- The paper introduces ChatGPT’s zero-shot approach for detecting factual inconsistencies via entailment inference, summary ranking, and consistency rating.
- It demonstrates improved performance with chain-of-thought prompting, although limitations arise from lexical bias and shallow semantic understanding.
- The study highlights the need for future research in fine-tuning, enhancing semantic reasoning, and refining prompt strategies for factual evaluation.
ChatGPT as a Factual Inconsistency Evaluator for Text Summarization
Introduction
The paper "ChatGPT as a Factual Inconsistency Evaluator for Text Summarization" (2303.15621) explores the potential of using ChatGPT for evaluating factual inconsistency in text summarization under zero-shot settings. The primary focus is on tasks such as binary entailment inference, summary ranking, and consistency rating. The investigation highlights ChatGPT's performance, pointing out limitations and suggesting areas for future exploration.
Coarse- and Fine-Grained Evaluation Tasks
The authors detail three specific tasks to evaluate factual inconsistency: entailment inference, summary ranking, and consistency rating.
- Entailment Inference: This task is framed as a binary classification problem where the goal is to determine if a summary is consistent with the associated document. Two prompts were used: a zero-shot prompt and a zero-shot chain-of-thought (CoT) prompt. The latter includes step-by-step reasoning to enhance consistency detection.

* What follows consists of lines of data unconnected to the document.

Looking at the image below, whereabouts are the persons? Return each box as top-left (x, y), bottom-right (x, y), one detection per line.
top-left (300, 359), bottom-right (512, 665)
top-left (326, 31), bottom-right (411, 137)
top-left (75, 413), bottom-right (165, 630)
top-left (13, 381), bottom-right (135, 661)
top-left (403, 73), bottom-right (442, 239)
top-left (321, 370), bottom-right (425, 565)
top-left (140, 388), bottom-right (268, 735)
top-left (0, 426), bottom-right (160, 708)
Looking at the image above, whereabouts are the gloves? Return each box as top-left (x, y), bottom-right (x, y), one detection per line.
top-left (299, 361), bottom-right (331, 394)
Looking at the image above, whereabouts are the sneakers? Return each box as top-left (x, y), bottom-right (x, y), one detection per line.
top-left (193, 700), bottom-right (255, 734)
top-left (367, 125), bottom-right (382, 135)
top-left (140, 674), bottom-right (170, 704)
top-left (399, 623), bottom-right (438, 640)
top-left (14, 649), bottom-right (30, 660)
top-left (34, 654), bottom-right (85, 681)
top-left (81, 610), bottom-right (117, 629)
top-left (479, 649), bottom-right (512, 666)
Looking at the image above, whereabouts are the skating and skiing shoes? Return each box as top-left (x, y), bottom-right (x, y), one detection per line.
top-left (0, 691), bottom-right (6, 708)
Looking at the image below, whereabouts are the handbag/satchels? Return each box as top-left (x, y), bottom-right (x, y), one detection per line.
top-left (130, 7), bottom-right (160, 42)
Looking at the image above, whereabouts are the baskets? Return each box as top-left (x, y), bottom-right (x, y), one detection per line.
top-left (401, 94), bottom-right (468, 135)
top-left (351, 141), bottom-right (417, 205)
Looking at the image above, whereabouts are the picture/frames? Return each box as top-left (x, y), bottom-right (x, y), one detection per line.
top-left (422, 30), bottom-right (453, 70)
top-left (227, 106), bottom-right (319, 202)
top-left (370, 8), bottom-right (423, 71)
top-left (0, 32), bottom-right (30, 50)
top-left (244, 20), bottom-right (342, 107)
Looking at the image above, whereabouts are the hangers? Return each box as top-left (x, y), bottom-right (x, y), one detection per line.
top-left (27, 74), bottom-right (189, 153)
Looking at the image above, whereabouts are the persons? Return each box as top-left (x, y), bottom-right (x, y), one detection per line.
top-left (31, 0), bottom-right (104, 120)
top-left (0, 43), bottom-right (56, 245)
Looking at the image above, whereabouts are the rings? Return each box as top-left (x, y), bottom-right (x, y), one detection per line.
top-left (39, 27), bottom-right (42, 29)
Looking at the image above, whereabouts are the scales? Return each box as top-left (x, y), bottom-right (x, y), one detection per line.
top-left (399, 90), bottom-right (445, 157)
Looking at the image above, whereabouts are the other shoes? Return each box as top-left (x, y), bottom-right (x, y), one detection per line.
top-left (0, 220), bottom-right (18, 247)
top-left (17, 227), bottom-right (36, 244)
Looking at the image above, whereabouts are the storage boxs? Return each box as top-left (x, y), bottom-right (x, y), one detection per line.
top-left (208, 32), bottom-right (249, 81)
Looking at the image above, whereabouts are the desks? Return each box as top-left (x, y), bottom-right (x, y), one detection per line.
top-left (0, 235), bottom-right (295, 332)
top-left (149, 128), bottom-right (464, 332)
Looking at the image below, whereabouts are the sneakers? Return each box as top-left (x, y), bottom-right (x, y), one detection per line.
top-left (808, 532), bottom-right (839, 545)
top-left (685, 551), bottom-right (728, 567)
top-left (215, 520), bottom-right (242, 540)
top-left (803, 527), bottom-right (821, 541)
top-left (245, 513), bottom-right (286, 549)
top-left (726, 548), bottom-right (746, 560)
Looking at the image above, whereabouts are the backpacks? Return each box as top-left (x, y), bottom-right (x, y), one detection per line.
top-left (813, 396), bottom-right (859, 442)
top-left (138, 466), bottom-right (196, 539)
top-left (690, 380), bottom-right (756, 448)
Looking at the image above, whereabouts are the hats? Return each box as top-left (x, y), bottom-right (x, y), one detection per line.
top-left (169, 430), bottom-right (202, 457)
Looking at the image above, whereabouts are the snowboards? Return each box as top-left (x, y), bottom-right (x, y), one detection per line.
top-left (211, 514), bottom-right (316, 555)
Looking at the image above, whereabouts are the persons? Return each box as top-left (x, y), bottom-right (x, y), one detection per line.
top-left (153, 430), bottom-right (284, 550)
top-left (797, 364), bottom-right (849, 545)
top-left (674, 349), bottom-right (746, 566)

Figure 1: The results of sensitivity and specificity of ChatGPT\textsubscript{ZS-COT}.
- Summary Ranking: In contrast to binary entailment, this task evaluates whether a model can rank a consistent summary higher than an inconsistent one based on a given document. The zero-shot prompt is similar but asks ChatGPT to choose between two summaries.
Figure 2: ChatGPT's actions when given the same source document and an inconsistent summary but with and without a consistent one. The red underlined text in the article is content highly related to the candidate summaries.
- Consistency Rating: This involves rating the consistency of a summary with the source article on a numeric scale. This task assesses ChatGPT's ability to provide fine-grained ratings of factual accuracy.
Evaluation and Findings
The evaluation on benchmark datasets reveals the following key findings:
- ChatGPT shows promising potential for zero-shot factual inconsistency detection, outperforming prior state-of-the-art metrics across most datasets in the entailment inference task.
- The zero-shot CoT prompting significantly improves performance by encouraging a more reasoned decision-making process.
- However, ChatGPT demonstrates a preference for predicting high lexical similarity as consistency, sometimes lacking deeper semantic understanding, as evidenced by lower sensitivity to subtle factual inconsistencies.
Error Analysis
The paper also presents several limitations in ChatGPT's performance:
- Lexical Bias: ChatGPT tends to misclassify semantically incorrect summaries as correct if they have high lexical similarity to the source text.
Figure 3: An example of ChatGPT fails to stick to the given definition of consistency.
- False Reasoning: Instances were found where ChatGPT made incorrect logical inferences under CoT-style prompting, especially where explanations were influenced by initial conclusions.
Figure 4: An example of ChatGPT conducts false reasoning.
Conclusion
The preliminary results indicate that ChatGPT could serve as a viable tool for evaluating factual inconsistency in text summarization. Chain-of-thought style prompts notably enhance the model's capabilities. Despite its strengths, areas such as fine-tuning, understanding semantic entailment, and refining prompt structures remain open for future research to address current biases and reasoning shortcomings. These endeavors can lead to more reliable adoption of ChatGPT in practical summarization systems.